Épisode 4 : LES BONS PLANS D’EL KHOMRI
Les Brigades du SCID, Saison 1 : la première série sociale uniquement sur Internet et les réseaux sociaux.
Le plan social, c’est quand un employeur décide de procéder à des licenciements collectifs pour motif économique.
Voici l’article du Code du travail qui organise ça :
Article L1233-3 (modifié par loi n°2016-1088 du 8 août 2016 – art. 67)
« Constitue un licenciement pour motif économique le licenciement effectué par un employeur pour un ou plusieurs motifs non inhérents à la personne du salarié résultant d’une suppression ou transformation d’emploi ou d’une modification, refusée par le salarié, d’un élément essentiel du contrat de travail, consécutives notamment :
1° A des difficultés économiques caractérisées soit par l’évolution significative d’au moins un indicateur économique tel qu’une baisse des commandes ou du chiffre d’affaires, des pertes d’exploitation ou une dégradation de la trésorerie ou de l’excédent brut d’exploitation, soit par tout autre élément de nature à justifier de ces difficultés.
Une baisse significative des commandes ou du chiffre d’affaires est constituée dès lors que la durée de cette baisse est, en comparaison avec la même période de l’année précédente, au moins égale à :
a) Un trimestre pour une entreprise de moins de onze salariés ;
b) Deux trimestres consécutifs pour une entreprise d’au moins onze salariés et de moins de cinquante salariés ;
c) Trois trimestres consécutifs pour une entreprise d’au moins cinquante salariés et de moins de trois cents salariés ;
d) Quatre trimestres consécutifs pour une entreprise de trois cents salariés et plus ;
2° A des mutations technologiques ;
3° A une réorganisation de l’entreprise nécessaire à la sauvegarde de sa compétitivité ;
4° A la cessation d’activité de l’entreprise. (…)
LA MENACE DE LA COMPÉTITIVITÉ OU LA COMPÉTITIVITÉ MENACÉE
Ce qui est nouveau et très inquiétant dans cet article, c’est l’introduction du motif de sauvegarde de la compétitivité.
Cela veut dire que si l’employeur estime que la compétitivité de sa boîte est menacée, ce simple argument pourrait, à lui seul, justifier des licenciements collectifs.

- - - -

== Consigne 1 ==
Modifiez la partie des enregistrements qui s'ouvre sur la ligne contenant « What is the measurable » et se termine à la fin des enregistrements. Remplacez « distance » par « separation », laissez tout le reste intact et redonnez uniquement ces lignes.

- - - -

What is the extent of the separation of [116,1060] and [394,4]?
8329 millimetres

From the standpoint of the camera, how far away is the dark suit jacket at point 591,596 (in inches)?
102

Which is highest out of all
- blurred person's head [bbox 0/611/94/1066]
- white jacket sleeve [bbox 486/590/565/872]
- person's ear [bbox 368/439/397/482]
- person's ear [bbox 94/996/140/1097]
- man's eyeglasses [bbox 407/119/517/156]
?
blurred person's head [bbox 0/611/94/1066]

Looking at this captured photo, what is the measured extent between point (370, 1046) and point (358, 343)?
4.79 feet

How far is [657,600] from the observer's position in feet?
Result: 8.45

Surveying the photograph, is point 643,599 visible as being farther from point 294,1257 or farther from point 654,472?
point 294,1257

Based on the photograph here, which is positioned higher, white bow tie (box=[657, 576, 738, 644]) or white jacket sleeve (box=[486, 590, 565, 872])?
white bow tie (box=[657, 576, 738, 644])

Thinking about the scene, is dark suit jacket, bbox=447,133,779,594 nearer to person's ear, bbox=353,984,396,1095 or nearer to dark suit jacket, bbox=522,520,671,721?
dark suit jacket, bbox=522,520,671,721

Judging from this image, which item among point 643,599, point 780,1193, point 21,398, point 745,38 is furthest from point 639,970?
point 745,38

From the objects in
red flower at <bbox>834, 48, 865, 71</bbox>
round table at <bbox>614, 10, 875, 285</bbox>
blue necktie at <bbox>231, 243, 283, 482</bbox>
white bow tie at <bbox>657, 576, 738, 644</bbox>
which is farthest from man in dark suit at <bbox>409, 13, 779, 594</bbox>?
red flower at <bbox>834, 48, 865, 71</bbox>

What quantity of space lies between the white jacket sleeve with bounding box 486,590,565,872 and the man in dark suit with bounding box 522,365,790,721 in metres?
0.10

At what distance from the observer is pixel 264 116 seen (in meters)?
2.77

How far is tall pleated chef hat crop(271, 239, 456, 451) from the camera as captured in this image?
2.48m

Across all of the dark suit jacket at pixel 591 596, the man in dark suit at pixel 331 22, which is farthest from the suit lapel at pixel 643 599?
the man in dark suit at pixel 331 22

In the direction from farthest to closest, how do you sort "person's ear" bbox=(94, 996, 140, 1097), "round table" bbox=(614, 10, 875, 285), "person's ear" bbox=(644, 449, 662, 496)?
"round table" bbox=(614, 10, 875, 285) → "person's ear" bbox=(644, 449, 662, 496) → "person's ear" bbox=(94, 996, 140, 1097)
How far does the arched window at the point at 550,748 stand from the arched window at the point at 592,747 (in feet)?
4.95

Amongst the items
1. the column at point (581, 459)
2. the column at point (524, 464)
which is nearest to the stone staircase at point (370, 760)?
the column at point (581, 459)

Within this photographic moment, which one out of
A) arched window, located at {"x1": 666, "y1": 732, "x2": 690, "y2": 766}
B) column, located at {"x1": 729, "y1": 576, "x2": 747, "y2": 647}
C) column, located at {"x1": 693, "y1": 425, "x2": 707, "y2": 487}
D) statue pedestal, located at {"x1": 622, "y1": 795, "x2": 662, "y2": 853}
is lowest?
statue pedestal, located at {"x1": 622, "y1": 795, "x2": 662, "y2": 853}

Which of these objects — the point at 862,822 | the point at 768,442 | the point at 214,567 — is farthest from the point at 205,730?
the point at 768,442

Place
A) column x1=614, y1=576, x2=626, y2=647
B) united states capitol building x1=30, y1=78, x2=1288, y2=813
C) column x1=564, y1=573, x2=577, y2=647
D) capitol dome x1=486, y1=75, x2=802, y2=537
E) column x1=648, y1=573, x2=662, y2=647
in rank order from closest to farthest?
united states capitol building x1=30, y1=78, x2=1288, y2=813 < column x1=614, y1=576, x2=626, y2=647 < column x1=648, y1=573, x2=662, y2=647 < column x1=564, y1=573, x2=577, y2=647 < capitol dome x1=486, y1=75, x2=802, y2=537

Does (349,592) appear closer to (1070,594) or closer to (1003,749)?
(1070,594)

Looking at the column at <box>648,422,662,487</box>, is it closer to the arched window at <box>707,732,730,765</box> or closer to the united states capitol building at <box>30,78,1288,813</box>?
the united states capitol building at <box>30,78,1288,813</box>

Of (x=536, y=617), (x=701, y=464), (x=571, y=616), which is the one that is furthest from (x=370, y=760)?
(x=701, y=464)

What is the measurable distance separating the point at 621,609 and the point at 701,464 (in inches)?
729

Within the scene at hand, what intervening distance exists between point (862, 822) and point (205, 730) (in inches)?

- - - -

== Consigne 2 ==
Selon le texte sur le plan social, pourquoi l'introduction du motif de sauvegarde de la compétitivité est-elle jugée très inquiétante ?

== Réponse 1 ==
What is the measurable separation separating the point at 621,609 and the point at 701,464 (in inches)?
729

Within the scene at hand, what intervening separation exists between point (862, 822) and point (205, 730) (in inches)?

== Réponse 2 ==
Si l'employeur estime que la compétitivité de son entreprise est menacée, ce simple argument pourrait, à lui seul, justifier des licenciements collectifs.